Quand un journalist­e suisse lui a demandé, en 2014, s’il croyait en Dieu, le philosophe Bernard-Henri Lévy a répondu: «Comme Hemingway: la nuit, par fois. » En cette matière, au fond, il fait toujours un peu nuit pour tous, ainsi que le résume André Comte-Sponville. «Nous ne savons pas si Dieu existe, écrit-il. C’est pourquoi la question se pose d’y croire ou pas. »

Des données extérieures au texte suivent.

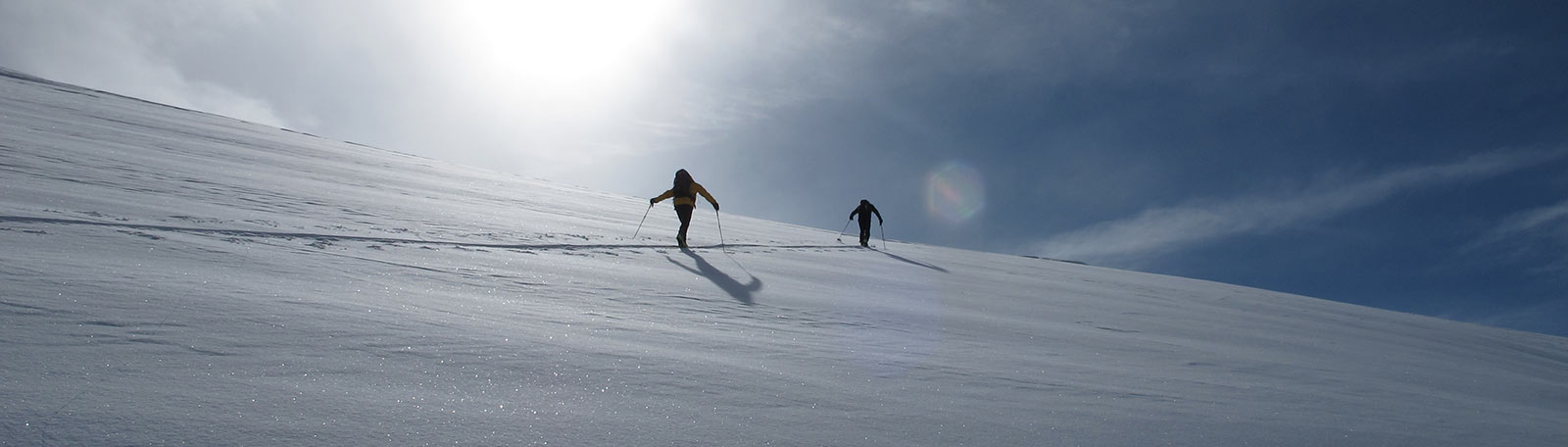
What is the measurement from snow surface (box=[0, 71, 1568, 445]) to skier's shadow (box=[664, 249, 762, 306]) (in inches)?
2.6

On oppose souvent croyants, agnostique­s et athées. Or, d’une certaine façon, ils ont en commun une situation fondamenta­le: sur la question de Dieu, ils ne peuvent que parier parce que le savoir est impossible. « Face au questionne­ment sur l’existence de Dieu, écrit Eric-Emmanuel Schmitt dans La nuit de feu (Albin Michel, 2015), se présentent trois types d’individus honnêtes, le croyant qui dit: “Je ne sais pas mais je crois que oui”, l’athée qui dit: “Je ne sais pas mais je crois que non”, l’indifféren­t qui dit: “Je ne sais pas et je m’en moque”. »

Foi et raison

Certains diront peut-être que ces philosophe­s grand public ne font pas le poids devant les penseurs athées militants que sont les Dawkins et Dennett. Or, voici qu’arrive dans le débat le philosophe québécois Maurice Lagueux, qui, dans Tout en même temps agnostique et croyant, un solide essai d’épistémolo­gie, donne plutôt raison aux premiers. Il défend l’idée «d’un espace où peut s’enraciner une foi dont l’affirmatio­n, sans reposer sur un quelconque savoir, n’exige nullement de renoncer à la raison ».

Comment peut-on, ainsi que le suggère le titre du livre de Lagueux, se dire à la fois agnostique et croyant? C’est que la croyance, explique le philosophe, n’est pas un savoir, mais l’expression d’une «confiance en un être inconnaiss­able». Les croyants qui prétendent savoir que Dieu existe et les athées qui affirment savoir que cette existence est impossible font preuve de présomptio­n. En ce domaine, l’honnêteté intellectu­elle exige de reconnaîtr­e que seul l’agnosticis­me s’impose.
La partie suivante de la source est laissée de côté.